Se pudéssemos transformar o amor de Romeu e Julieta em uma equação diferencial, seria possível medir a taxa de variação dos sentimentos de cada um ao longo do tempo. “No entanto, a vida é extremamente não linear, assim como o amor, e são necessárias inúmeras variáveis para analisá-la”, alerta o pesquisador. Por isso, infelizmente, a humanidade ainda não pode dizer que encontrou a fórmula do amor.

Apesar disso, Itikawa pede licença à plateia para analisar um caso particular de amor linear e apresentá-lo matematicamente. Nesse caso, Romeu está apaixonado por Julieta e responde aos sentimentos que ela tem por ele. Dessa forma, ele fica apaixonado quanto mais ela o ama e fica mais desinteressado quanto mais ela o odeia. Entretanto, os sentimentos de Julieta variam de outra forma.

Quanto mais Romeu manifesta seu amor, mais Julieta se afasta e o odeia. E quando Romeu se afasta, ela volta a se aproximar e a amá-lo. No intuito de facilitar a visualização sobre esse caso de amor, o pós-doutorando colocou em um plano os resultados das equações diferenciais que modelam o amor desse casal. O que vemos é um interminável ciclo de amor e ódio.

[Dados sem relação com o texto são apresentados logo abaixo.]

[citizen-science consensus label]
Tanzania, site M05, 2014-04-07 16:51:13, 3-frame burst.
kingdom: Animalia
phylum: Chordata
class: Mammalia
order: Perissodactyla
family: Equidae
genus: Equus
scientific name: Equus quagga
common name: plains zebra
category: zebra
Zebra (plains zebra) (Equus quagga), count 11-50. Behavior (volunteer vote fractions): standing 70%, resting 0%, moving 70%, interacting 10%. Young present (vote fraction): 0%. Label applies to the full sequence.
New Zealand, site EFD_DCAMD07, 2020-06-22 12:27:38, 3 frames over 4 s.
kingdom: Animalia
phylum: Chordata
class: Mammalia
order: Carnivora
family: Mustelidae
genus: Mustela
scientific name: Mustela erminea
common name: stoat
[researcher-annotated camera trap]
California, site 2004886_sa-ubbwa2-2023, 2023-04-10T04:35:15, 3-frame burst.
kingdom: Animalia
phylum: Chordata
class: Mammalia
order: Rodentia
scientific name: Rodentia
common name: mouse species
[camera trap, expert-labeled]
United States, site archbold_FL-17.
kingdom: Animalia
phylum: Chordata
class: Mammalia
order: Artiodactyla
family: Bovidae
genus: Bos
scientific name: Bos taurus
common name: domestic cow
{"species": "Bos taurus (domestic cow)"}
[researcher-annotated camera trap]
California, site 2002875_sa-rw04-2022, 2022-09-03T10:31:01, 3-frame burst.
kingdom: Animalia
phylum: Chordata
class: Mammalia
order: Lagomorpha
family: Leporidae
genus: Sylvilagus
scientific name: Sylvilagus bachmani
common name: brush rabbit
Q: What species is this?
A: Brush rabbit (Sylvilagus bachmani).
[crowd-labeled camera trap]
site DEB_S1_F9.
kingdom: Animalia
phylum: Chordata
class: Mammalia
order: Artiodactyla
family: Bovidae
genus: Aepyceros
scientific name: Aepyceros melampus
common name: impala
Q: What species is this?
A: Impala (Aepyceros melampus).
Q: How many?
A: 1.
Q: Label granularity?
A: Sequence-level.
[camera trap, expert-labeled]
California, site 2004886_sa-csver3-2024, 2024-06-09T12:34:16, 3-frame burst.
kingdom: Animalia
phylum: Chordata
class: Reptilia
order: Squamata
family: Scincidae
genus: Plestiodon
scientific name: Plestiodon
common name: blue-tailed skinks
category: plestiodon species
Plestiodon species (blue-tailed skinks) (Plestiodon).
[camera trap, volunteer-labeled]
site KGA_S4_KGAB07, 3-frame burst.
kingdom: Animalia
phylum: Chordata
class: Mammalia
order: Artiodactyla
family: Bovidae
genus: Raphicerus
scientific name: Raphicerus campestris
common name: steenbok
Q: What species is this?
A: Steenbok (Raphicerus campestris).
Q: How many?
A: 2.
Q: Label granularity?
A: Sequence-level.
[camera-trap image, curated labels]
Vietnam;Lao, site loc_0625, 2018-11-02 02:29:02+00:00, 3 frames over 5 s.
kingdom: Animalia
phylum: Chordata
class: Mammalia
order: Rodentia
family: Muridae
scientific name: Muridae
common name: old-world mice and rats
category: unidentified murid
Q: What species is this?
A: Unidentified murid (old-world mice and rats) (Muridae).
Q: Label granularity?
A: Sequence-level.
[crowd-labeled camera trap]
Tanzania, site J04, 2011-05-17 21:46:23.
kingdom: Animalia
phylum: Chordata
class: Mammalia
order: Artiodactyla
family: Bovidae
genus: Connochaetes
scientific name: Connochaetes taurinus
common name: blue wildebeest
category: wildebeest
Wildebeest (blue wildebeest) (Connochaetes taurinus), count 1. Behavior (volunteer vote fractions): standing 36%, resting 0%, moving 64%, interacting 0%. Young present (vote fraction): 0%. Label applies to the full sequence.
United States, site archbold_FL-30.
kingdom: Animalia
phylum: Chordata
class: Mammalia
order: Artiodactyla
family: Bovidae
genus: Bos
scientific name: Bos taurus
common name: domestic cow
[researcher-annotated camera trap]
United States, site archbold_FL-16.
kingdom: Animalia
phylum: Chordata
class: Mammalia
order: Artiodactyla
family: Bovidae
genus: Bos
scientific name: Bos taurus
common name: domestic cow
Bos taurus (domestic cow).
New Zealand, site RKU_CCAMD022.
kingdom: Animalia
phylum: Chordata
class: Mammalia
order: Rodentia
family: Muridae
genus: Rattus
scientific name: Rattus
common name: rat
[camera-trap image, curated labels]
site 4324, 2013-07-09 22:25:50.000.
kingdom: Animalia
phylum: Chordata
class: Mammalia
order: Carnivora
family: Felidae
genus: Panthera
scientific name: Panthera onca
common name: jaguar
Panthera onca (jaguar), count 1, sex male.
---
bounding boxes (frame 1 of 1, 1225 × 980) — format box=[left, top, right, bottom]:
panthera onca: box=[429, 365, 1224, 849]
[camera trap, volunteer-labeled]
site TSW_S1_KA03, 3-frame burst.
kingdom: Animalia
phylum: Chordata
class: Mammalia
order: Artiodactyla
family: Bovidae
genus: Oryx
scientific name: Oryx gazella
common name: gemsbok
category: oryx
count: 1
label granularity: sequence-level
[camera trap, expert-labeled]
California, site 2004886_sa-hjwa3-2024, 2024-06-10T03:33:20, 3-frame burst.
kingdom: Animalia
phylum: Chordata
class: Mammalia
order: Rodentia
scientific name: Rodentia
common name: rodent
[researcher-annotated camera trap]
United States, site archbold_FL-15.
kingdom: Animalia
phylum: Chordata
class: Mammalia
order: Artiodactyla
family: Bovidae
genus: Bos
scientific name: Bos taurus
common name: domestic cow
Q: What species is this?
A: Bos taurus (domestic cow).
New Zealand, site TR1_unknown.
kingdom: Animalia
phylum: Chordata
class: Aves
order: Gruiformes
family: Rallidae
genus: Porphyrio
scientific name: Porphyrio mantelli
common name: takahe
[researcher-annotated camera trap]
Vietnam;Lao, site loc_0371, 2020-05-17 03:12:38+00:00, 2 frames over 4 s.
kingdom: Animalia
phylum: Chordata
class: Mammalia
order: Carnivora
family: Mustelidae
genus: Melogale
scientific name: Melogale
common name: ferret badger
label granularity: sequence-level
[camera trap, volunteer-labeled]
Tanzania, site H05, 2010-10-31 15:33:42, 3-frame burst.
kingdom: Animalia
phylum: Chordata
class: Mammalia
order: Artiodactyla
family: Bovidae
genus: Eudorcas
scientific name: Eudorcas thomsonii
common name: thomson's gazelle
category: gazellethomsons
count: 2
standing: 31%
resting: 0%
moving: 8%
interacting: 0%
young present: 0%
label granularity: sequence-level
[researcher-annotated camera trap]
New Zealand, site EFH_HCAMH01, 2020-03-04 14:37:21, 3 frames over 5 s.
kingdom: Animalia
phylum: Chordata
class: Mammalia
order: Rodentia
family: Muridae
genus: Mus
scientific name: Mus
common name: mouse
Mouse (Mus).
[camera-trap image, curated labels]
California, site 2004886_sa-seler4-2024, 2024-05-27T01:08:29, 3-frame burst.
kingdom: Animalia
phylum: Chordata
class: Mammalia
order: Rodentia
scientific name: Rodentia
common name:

No quadrante superior direito, quando os dois amantes estão apaixonados, nota-se que quanto mais Romeu ama Julieta, ou seja, quanto mais positivos são os valores no eixo R, mais Julieta o odeia, ou seja, menores são os valores no eixo J. O oposto ocorre no quadrante inferior esquerdo, quando os dois amantes estão se odiando: quanto mais Romeu odeia Julieta, ou seja, quanto mais negativos são os valores no eixo R, mais Julieta o ama, ou seja, maiores são os valores no eixo J. Até que mudamos de quadrante (superior esquerdo) e passamos a ter valores positivos no eixo J, o que significa que Julieta passa a amar Romeu, mas ele continua a odiando. O fato é que, como ela passou a amá-lo, ele logo reage aos sentimentos dela, como um espelho. Mas quando ele começa a amá-la (veja novamente o quadrante superior direito), ela passa a odiá-lo.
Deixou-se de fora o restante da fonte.